Scenario 2: owner-occupier with standard subsidy

Same heat pump, but only a 35% subsidy (base grant plus efficiency bonus, no old gas heater over 20 years). Your own share: €19,500. Against a new gas heater that is €7,500 to €9,500 in extra cost. The payback then takes seven to ten years.

Scenario 3: landlord

Landlords get no speed bonus and no income bonus. Typical subsidy: 35%. Own share: €19,500. Since landlords pass heating costs on to tenants, they benefit less directly from the lower running costs. Payback here can take 12 to 17 years. Still, a heat pump raises the property's value and improves the energy certificate, which helps on both renting and resale.

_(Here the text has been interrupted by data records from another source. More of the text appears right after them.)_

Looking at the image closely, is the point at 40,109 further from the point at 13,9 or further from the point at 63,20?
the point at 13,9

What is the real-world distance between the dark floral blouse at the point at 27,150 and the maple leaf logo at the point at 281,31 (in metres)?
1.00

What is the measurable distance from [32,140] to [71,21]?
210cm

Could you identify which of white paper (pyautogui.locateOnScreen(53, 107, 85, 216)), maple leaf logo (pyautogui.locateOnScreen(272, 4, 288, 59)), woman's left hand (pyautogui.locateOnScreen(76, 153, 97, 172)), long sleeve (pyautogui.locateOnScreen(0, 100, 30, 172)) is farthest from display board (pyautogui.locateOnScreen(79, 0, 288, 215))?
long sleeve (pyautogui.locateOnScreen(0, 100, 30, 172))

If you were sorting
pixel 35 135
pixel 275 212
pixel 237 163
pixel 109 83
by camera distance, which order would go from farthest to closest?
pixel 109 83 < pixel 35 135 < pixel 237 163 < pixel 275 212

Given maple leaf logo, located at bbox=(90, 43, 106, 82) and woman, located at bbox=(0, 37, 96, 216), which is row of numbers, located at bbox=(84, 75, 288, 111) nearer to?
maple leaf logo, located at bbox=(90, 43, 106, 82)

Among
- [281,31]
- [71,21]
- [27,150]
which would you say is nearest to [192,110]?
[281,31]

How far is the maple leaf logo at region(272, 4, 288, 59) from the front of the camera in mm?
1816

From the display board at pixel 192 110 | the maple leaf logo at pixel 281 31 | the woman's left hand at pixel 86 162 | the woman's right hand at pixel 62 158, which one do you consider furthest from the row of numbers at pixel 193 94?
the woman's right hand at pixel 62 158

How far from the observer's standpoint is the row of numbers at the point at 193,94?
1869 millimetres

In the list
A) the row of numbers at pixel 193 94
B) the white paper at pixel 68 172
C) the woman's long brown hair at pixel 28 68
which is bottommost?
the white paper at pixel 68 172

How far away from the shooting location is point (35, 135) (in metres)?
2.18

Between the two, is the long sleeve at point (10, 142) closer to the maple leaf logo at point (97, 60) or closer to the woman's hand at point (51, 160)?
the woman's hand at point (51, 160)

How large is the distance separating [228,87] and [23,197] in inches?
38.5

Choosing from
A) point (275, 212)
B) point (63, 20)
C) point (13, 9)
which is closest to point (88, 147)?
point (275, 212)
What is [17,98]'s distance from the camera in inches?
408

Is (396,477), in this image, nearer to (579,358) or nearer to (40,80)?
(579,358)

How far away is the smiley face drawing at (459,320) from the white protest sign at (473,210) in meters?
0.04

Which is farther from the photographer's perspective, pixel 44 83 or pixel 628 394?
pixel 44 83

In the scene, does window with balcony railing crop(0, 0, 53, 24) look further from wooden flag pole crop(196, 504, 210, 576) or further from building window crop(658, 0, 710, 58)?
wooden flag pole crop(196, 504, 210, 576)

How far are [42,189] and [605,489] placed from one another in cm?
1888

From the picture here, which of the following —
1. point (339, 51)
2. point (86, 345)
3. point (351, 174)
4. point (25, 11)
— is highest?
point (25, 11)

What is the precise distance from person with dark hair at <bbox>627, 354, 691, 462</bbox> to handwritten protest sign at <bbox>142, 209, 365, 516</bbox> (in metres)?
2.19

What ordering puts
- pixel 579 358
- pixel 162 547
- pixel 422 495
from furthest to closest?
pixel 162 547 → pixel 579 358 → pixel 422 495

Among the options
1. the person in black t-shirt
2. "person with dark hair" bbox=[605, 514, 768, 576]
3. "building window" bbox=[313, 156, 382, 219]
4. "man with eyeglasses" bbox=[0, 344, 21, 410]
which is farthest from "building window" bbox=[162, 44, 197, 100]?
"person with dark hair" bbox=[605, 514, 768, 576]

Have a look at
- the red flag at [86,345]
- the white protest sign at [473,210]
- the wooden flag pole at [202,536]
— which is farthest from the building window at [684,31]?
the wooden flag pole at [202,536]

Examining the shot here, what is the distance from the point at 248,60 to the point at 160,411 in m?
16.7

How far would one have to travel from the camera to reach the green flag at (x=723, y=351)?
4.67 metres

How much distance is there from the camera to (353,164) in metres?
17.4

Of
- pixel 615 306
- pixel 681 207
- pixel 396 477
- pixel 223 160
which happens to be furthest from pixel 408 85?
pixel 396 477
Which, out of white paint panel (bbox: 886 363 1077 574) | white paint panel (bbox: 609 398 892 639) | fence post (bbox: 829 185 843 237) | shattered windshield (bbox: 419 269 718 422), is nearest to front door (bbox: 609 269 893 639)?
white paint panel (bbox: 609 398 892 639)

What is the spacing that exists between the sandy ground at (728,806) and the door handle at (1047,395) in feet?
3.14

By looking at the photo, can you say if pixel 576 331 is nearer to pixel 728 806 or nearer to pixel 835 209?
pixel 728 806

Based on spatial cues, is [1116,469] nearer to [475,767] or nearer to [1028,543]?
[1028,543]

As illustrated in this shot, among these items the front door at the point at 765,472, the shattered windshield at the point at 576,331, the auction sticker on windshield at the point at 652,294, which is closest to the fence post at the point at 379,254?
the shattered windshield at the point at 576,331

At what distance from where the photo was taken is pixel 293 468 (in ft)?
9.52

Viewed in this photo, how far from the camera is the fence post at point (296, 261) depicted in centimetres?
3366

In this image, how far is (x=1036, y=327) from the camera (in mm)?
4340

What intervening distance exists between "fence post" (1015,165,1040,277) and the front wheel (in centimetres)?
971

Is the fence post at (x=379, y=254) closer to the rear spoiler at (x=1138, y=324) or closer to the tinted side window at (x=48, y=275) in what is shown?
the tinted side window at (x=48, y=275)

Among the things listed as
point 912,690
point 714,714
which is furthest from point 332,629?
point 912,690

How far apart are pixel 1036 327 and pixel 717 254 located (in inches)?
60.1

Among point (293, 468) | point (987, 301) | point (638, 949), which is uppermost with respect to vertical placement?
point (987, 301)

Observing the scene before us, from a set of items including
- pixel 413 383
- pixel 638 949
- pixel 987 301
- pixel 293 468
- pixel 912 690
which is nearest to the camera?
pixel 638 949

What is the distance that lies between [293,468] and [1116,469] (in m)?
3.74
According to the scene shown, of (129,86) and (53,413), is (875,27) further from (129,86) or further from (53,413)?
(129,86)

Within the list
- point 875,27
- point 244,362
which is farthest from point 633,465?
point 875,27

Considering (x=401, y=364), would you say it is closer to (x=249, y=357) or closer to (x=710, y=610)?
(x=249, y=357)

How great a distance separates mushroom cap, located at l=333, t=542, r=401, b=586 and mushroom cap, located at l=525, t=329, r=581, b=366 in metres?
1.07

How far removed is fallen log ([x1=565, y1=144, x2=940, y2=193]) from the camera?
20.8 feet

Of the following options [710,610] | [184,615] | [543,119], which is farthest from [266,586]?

The factor everyone forgets

Most payback calculations compare the heat pump against keeping the old heater running. But that is often a false economy. The old gas or oil heater will have to be replaced at some point regardless. If it is 20 or 25 years old, the swap is due in the next few years whether you like it or not.

So the fair comparison is heat pump versus new gas heater. And there the price gap after the subsidy shrinks to a fraction of the purchase cost, while the savings on running costs keep going for decades.

What changes

The contested rule that new heaters must run on 65% renewable energy is being scrapped. That means after 1 July 2026 you may again install a pure gas or oil heater. Sections 71 to 71p of the current GEG drop entirely.

The 30-year replacement requirement for old heaters (section 72 GEG) is also set to be scrapped. Existing heaters may keep running regardless of their age.

What stays

The subsidy for switching to renewable heating stays in place. The BEG subsidy (KfW 458) continues until at least 2029. This is an important point: if you install a heat pump now, you do not lose your subsidy just because the law is being loosened.

What is new

From 1 January 2029, new gas and oil heaters will have to run on a growing share of climate-friendly fuels. The starting point is 10% biomethane or bio heating oil, rising in steps through 2040. The exact percentages are not yet fixed.

On top of that, the EU buildings directive (EPBD) has to be written into German law by May 2026. From 2030, strict EU climate rules apply to new builds, which in practice require a heat pump, district heating or biomass. So the brief loosening at the national level may soon be caught up by European rules.

What it means for your decision

On the law alone, you have more freedom in choosing a heater in 2026 than you did in 2024. But the economics have not changed. Rising CO₂ prices, the bio-ramp from 2029 and the lower long-term running costs of a heat pump still argue clearly for the switch. Anyone investing in a new gas heater now has to expect running costs to rise sharply in the coming years and the heater to be shut down by 2045 at the latest.